Tornando ai numeri, allarghiamo l’obiettivo spulciando e sommando le due stagioni precedenti a quella in corso: il cammino dei felsinei dal ritorno in Serie A è da mani nei capelli: 32 vittorie, 20 pareggi, addirittura 52 sconfitte. E nessuno che si presenti in sala stampa chiedendo scusa ad un pubblico sempre più deluso e sparuto, in un Dall’Ara che contesta e che presenta buchi in Curva Andrea Costa come non accadeva da tempo. Roberto Donadoni non ne fa un problema: «Non commento i cori e i fischi della curva, non ho niente da dire in questo senso». Riccardo Bigon sottilizza: «Tra le squadre del nostro livello faccio fatica a trovarne una che dia spettacolo».
E siamo ancora qua. A porci le solite immancabili domande da tifosi innamorati, a coltivare la piccola fiammella della speranza che prima o poi qualcosa cambierà.

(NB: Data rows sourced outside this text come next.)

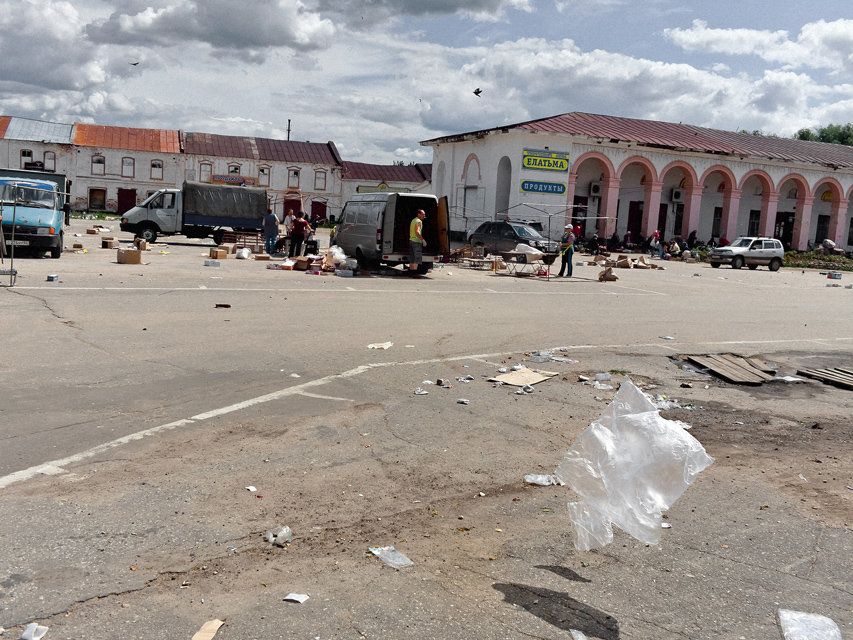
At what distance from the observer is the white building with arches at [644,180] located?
132 feet

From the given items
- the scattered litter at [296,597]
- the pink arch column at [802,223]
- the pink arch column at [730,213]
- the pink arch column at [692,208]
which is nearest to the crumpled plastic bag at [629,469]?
the scattered litter at [296,597]

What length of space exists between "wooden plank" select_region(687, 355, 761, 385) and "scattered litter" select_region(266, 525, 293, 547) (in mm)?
6282

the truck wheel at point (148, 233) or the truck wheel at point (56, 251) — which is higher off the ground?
the truck wheel at point (148, 233)

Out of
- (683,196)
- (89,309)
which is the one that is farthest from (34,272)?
(683,196)

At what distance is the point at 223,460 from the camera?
17.1ft

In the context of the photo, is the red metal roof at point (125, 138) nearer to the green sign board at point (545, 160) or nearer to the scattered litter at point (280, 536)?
the green sign board at point (545, 160)

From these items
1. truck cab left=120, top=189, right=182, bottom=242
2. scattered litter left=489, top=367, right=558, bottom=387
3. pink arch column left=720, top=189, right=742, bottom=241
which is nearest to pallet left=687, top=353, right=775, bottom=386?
scattered litter left=489, top=367, right=558, bottom=387

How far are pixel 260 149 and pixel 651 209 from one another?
109 ft

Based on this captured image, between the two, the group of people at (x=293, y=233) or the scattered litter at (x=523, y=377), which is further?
the group of people at (x=293, y=233)

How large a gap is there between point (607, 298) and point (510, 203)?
22843 millimetres

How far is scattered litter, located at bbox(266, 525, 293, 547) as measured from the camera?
3.97 metres

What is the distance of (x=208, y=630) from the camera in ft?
10.1

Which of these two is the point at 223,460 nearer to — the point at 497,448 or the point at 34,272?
the point at 497,448

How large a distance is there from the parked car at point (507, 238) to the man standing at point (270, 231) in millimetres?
8935
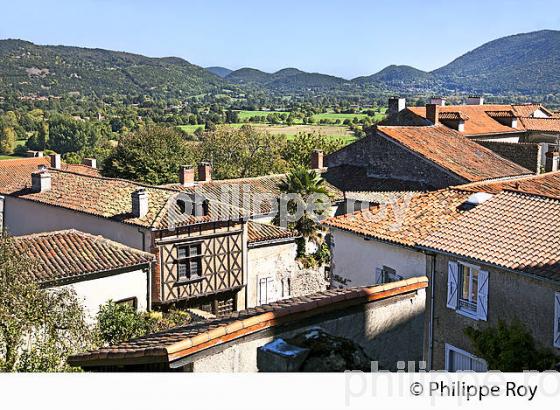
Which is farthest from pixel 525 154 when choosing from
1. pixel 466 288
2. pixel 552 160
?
pixel 466 288

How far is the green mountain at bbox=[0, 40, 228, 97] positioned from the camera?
111625 mm

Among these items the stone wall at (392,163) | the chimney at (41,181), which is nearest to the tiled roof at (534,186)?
the stone wall at (392,163)

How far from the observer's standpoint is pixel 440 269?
13094 mm

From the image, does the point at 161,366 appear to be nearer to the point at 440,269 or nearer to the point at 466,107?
the point at 440,269

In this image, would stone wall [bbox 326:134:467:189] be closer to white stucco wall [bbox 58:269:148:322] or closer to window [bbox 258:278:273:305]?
window [bbox 258:278:273:305]

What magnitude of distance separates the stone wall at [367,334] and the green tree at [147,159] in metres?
32.1

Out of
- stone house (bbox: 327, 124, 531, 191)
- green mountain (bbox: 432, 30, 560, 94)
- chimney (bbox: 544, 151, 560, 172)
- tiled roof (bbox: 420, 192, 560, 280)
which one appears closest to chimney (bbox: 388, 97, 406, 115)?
stone house (bbox: 327, 124, 531, 191)

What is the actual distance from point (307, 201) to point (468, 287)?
40.6 ft

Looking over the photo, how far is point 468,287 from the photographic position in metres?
12.6

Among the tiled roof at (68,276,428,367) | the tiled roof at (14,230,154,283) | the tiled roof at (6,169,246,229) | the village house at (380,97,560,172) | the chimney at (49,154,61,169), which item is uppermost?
the village house at (380,97,560,172)

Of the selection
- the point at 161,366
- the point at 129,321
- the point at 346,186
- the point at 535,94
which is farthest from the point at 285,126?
the point at 161,366

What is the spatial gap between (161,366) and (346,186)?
70.4ft

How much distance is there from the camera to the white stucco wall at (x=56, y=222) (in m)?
20.4

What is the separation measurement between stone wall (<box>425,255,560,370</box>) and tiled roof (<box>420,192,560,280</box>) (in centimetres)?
23
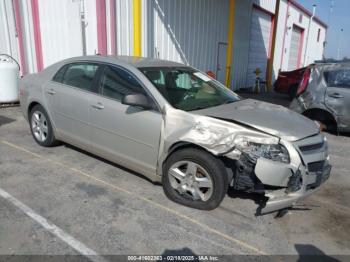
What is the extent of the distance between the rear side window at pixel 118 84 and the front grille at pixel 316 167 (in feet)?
6.60

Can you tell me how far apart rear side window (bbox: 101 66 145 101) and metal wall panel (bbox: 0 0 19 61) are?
21.8 ft

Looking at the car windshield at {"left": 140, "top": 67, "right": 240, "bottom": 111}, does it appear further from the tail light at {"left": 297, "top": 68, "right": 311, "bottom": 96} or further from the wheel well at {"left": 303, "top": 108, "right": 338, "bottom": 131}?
the wheel well at {"left": 303, "top": 108, "right": 338, "bottom": 131}

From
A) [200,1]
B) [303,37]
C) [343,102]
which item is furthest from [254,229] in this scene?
[303,37]

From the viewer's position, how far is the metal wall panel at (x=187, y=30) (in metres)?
8.58

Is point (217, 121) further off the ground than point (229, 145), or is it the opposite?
point (217, 121)

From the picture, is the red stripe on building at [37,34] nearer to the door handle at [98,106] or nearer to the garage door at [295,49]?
the door handle at [98,106]

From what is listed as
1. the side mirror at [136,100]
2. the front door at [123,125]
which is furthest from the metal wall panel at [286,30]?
the side mirror at [136,100]

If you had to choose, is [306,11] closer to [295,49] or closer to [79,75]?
[295,49]

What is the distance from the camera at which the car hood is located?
10.8 feet

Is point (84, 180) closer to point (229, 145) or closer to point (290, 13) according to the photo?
point (229, 145)

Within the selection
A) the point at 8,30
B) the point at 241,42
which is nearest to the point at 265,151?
the point at 8,30

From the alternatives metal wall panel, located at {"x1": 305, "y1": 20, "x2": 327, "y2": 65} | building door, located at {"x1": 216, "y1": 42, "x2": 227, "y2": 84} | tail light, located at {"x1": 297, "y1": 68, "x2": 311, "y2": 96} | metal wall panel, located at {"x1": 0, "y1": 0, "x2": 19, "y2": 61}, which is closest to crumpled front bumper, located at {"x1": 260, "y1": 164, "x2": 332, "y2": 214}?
tail light, located at {"x1": 297, "y1": 68, "x2": 311, "y2": 96}

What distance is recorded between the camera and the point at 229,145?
3168mm

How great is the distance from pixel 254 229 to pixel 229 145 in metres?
0.92
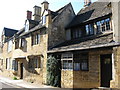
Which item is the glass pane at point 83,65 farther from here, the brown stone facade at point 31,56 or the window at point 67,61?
the brown stone facade at point 31,56

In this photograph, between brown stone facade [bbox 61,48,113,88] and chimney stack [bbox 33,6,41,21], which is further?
chimney stack [bbox 33,6,41,21]

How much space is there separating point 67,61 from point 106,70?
12.2 ft

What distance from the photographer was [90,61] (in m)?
12.6

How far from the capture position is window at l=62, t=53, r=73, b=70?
1361 cm

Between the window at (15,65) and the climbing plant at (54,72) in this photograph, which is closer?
the climbing plant at (54,72)

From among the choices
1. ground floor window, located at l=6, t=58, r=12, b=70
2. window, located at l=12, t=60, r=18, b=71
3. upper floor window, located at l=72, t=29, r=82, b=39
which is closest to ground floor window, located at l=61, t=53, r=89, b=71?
upper floor window, located at l=72, t=29, r=82, b=39

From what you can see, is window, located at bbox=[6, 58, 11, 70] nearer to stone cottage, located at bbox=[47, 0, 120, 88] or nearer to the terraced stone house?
the terraced stone house

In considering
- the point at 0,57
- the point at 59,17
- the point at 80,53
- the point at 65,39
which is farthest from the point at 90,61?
the point at 0,57

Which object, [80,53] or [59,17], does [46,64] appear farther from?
[59,17]

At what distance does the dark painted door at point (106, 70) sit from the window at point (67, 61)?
9.46 ft

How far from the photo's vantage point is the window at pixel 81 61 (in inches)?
509

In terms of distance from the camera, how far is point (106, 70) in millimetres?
11820

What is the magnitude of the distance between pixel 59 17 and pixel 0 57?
19093mm

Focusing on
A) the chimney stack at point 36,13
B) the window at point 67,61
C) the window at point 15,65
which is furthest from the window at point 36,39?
the window at point 15,65
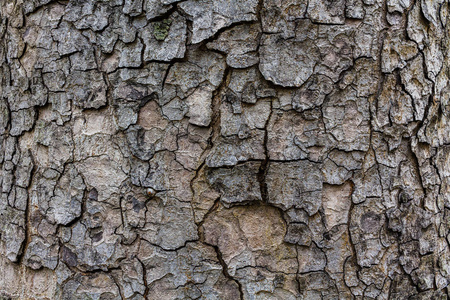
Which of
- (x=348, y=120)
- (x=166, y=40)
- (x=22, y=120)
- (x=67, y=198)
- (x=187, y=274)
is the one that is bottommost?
(x=187, y=274)

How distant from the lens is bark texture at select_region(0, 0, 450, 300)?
125cm

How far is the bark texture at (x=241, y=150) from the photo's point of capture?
4.09 feet

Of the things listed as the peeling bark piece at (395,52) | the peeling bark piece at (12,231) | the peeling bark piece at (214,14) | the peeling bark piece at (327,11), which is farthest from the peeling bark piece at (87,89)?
the peeling bark piece at (395,52)

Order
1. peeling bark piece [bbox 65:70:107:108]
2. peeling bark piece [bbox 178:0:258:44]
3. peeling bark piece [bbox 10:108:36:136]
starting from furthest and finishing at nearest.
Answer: peeling bark piece [bbox 10:108:36:136] < peeling bark piece [bbox 65:70:107:108] < peeling bark piece [bbox 178:0:258:44]

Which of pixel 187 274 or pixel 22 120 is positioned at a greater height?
pixel 22 120

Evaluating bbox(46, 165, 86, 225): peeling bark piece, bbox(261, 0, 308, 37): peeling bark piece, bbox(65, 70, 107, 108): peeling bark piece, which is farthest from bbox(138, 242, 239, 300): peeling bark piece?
bbox(261, 0, 308, 37): peeling bark piece

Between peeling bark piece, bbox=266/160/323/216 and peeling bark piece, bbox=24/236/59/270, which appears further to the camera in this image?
peeling bark piece, bbox=24/236/59/270

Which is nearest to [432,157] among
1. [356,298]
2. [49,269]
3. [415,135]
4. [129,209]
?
[415,135]

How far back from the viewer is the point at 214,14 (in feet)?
4.05

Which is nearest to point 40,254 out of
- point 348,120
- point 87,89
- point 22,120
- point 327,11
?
point 22,120

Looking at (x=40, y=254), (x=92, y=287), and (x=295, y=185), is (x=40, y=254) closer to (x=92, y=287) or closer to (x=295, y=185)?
(x=92, y=287)

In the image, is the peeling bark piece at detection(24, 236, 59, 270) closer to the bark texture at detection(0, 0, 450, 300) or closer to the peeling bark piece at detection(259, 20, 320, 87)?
the bark texture at detection(0, 0, 450, 300)

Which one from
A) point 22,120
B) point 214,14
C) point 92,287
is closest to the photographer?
point 214,14

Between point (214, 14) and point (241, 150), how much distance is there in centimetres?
44
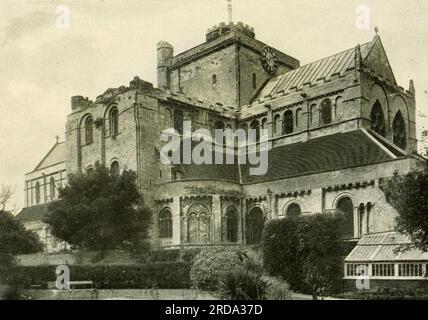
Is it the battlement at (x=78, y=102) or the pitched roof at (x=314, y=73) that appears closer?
the pitched roof at (x=314, y=73)

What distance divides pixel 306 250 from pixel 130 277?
1016 centimetres

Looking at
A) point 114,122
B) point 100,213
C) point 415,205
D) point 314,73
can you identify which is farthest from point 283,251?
point 314,73

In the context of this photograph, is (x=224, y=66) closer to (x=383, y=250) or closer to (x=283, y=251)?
(x=283, y=251)

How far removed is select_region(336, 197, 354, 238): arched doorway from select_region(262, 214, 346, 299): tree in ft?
13.9

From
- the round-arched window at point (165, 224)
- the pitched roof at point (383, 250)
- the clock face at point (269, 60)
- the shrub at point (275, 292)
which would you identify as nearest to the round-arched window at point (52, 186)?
the clock face at point (269, 60)

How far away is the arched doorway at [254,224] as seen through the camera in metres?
40.9

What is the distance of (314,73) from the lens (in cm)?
5031

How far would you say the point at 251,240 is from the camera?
135 ft

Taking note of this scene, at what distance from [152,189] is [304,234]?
15451mm

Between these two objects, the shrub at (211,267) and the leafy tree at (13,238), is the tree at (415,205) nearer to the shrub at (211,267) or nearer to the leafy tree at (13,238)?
the shrub at (211,267)

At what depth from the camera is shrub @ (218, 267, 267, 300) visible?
20031 mm

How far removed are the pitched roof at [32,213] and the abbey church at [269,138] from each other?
8.20 feet

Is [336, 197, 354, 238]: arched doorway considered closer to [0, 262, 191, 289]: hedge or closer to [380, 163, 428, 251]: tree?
[380, 163, 428, 251]: tree
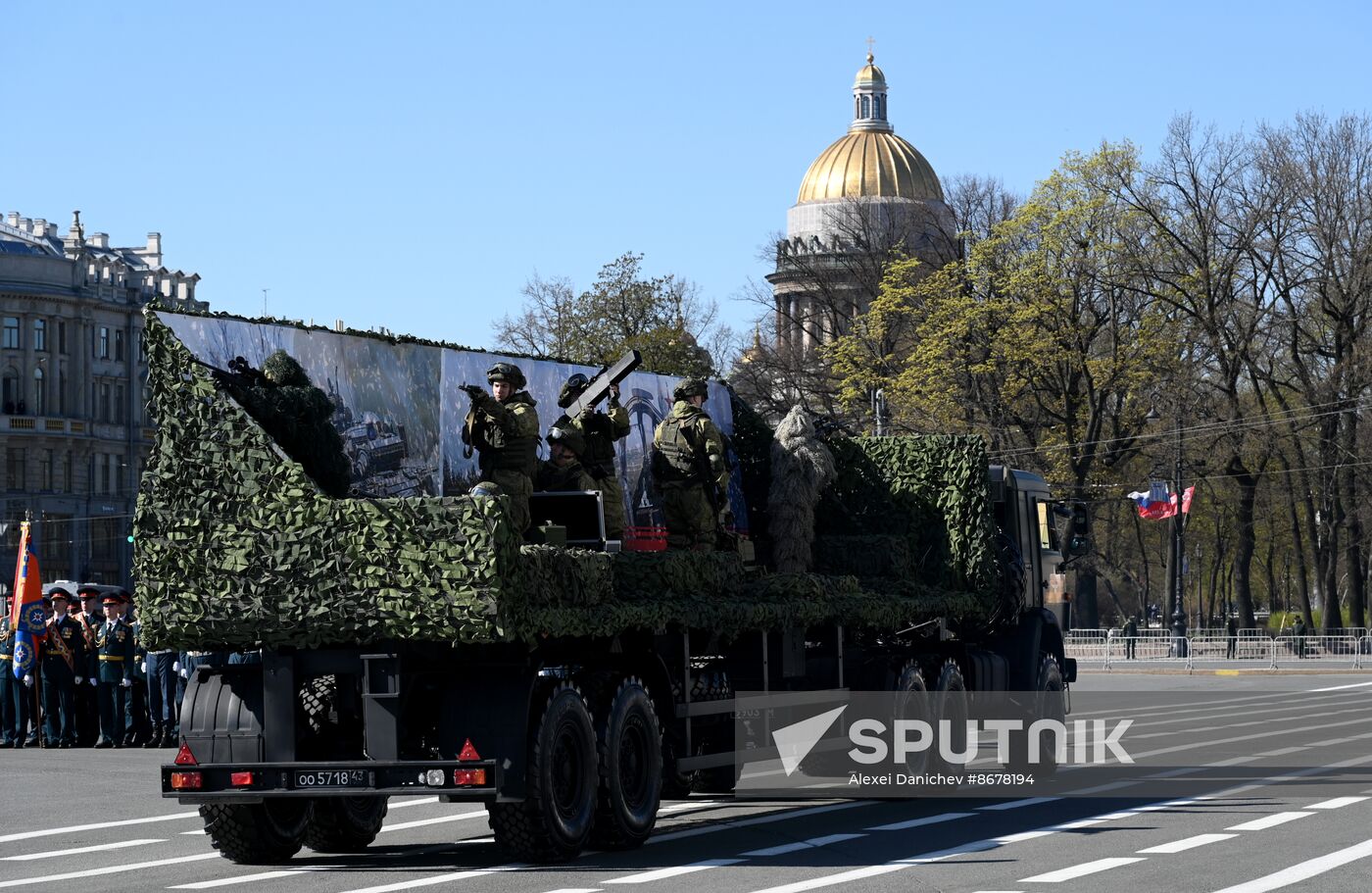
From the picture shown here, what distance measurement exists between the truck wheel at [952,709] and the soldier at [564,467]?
3.96m

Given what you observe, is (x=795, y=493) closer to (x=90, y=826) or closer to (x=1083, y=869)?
(x=90, y=826)

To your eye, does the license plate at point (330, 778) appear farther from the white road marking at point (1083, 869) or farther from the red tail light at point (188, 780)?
the white road marking at point (1083, 869)

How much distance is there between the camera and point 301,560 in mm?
12992

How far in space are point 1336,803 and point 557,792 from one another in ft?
21.3

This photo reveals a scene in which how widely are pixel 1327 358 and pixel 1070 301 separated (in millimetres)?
7600

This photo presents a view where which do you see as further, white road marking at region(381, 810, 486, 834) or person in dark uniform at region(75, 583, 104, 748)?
person in dark uniform at region(75, 583, 104, 748)

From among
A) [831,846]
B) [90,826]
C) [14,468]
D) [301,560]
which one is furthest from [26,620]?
[14,468]

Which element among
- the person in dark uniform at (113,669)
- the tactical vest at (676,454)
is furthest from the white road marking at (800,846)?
the person in dark uniform at (113,669)

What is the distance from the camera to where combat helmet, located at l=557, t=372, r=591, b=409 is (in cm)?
1720

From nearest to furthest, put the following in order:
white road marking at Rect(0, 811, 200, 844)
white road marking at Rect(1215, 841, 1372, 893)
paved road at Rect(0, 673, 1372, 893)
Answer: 1. white road marking at Rect(1215, 841, 1372, 893)
2. paved road at Rect(0, 673, 1372, 893)
3. white road marking at Rect(0, 811, 200, 844)

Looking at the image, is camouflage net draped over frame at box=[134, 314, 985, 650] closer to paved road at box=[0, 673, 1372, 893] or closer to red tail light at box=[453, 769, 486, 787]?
red tail light at box=[453, 769, 486, 787]

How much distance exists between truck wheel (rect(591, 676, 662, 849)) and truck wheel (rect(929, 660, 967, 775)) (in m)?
4.67

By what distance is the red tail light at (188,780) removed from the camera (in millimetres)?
13141

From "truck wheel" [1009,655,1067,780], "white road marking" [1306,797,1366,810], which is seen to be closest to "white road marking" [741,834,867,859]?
"white road marking" [1306,797,1366,810]
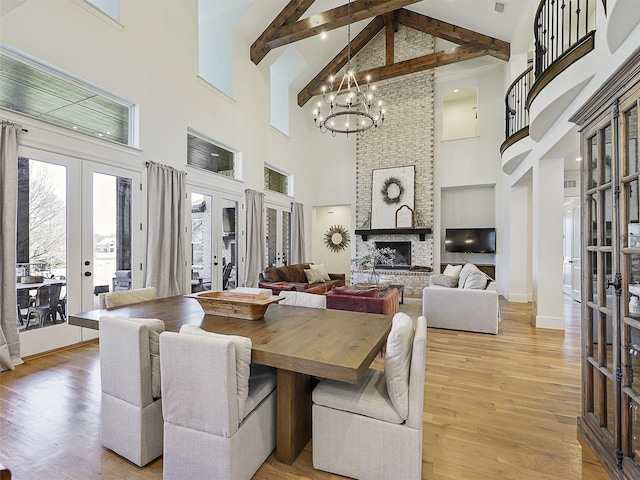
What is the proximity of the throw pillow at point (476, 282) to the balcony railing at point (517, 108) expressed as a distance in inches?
102

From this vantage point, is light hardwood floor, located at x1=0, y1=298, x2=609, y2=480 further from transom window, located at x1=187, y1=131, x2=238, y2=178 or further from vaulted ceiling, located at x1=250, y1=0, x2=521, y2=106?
vaulted ceiling, located at x1=250, y1=0, x2=521, y2=106

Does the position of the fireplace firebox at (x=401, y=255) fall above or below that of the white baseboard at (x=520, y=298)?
above

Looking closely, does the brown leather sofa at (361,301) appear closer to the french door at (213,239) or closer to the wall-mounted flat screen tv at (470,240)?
the french door at (213,239)

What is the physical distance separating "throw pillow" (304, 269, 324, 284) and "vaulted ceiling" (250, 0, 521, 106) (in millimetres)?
4911

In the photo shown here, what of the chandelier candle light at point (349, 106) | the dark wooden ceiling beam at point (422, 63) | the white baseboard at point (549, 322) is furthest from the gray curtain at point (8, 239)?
the white baseboard at point (549, 322)

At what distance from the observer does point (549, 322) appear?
4.62 meters

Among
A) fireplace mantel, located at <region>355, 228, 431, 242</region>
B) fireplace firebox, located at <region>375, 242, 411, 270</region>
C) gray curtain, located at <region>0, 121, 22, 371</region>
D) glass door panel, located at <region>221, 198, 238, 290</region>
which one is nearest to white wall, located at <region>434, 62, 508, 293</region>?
fireplace mantel, located at <region>355, 228, 431, 242</region>

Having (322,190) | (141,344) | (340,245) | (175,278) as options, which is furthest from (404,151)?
(141,344)

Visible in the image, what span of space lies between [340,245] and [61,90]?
8.15 metres

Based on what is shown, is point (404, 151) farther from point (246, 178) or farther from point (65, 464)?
point (65, 464)

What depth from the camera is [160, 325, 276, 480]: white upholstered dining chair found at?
1.46 metres

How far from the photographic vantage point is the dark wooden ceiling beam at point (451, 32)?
6883 millimetres

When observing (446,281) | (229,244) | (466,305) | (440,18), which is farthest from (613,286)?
(440,18)

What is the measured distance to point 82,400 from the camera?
249cm
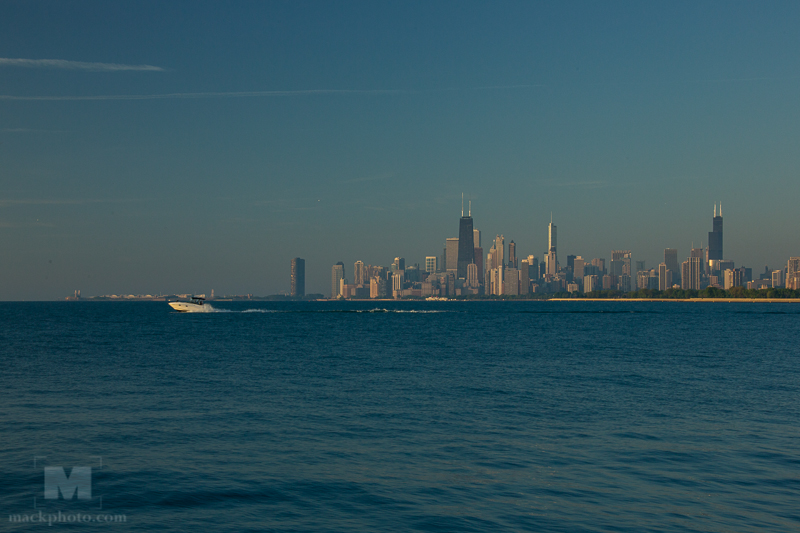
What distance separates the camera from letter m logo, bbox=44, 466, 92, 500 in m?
20.1

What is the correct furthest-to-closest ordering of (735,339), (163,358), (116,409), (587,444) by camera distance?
(735,339) → (163,358) → (116,409) → (587,444)

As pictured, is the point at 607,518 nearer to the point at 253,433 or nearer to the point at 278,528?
the point at 278,528

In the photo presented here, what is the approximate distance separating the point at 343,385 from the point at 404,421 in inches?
549

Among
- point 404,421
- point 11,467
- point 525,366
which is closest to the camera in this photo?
point 11,467

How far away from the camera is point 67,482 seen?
841 inches

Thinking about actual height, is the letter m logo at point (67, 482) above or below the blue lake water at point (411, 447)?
above

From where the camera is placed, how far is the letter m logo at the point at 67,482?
2012cm

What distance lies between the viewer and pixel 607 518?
708 inches

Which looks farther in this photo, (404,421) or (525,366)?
(525,366)

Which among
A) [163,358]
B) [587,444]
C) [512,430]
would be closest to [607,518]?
[587,444]

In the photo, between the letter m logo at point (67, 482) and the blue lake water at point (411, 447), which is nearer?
the blue lake water at point (411, 447)

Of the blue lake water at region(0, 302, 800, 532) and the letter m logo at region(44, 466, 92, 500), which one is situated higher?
the letter m logo at region(44, 466, 92, 500)

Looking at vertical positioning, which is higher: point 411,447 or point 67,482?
point 67,482

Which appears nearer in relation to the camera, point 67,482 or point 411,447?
point 67,482
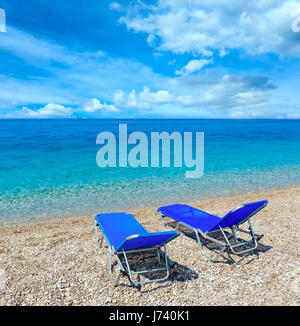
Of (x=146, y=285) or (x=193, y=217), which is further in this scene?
(x=193, y=217)

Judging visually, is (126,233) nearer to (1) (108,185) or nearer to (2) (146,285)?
(2) (146,285)

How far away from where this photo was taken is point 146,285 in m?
3.54

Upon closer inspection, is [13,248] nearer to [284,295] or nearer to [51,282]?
[51,282]

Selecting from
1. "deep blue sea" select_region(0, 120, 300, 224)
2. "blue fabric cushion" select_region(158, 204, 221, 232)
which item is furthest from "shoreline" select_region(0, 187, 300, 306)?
"deep blue sea" select_region(0, 120, 300, 224)

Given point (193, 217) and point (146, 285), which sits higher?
point (193, 217)

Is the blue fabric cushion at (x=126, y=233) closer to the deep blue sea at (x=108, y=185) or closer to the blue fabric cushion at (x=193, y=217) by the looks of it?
the blue fabric cushion at (x=193, y=217)

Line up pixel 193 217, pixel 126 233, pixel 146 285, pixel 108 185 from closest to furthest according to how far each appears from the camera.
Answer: pixel 146 285 < pixel 126 233 < pixel 193 217 < pixel 108 185

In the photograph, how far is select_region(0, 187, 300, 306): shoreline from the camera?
3.23 metres

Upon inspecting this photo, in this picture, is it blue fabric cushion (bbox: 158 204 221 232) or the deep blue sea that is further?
the deep blue sea

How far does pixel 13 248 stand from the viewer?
4.86 m

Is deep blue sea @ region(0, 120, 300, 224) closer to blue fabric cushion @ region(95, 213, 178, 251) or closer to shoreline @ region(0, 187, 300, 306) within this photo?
shoreline @ region(0, 187, 300, 306)

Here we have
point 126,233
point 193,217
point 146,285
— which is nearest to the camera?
point 146,285

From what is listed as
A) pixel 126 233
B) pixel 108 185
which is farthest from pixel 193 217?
pixel 108 185
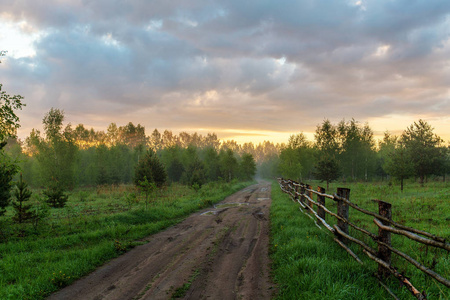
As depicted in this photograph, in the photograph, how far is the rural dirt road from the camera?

Non vogliamo dilungarci oltre su argomenti ampiamente sviscerati, ma questo Bologna fa acqua da tutte le parti, purtroppo è un dato di fatto. A forte rischio retrocessione la Primavera di Emanuele Troise, la Prima Squadra capace di rimediare svariate figuracce senza recitare quasi mai il mea culpa, ma vedendo un bicchiere mezzo pieno dove l’acqua (o il vino, fate voi) è finito da un pezzo. Non tocca a noi trovare una risposta ai tanti punti interrogativi, troppo complicato addentrarsi in tale tematica. Adesso ciò che conta davvero è raggiungere il prima possibile quota 40 in classifica.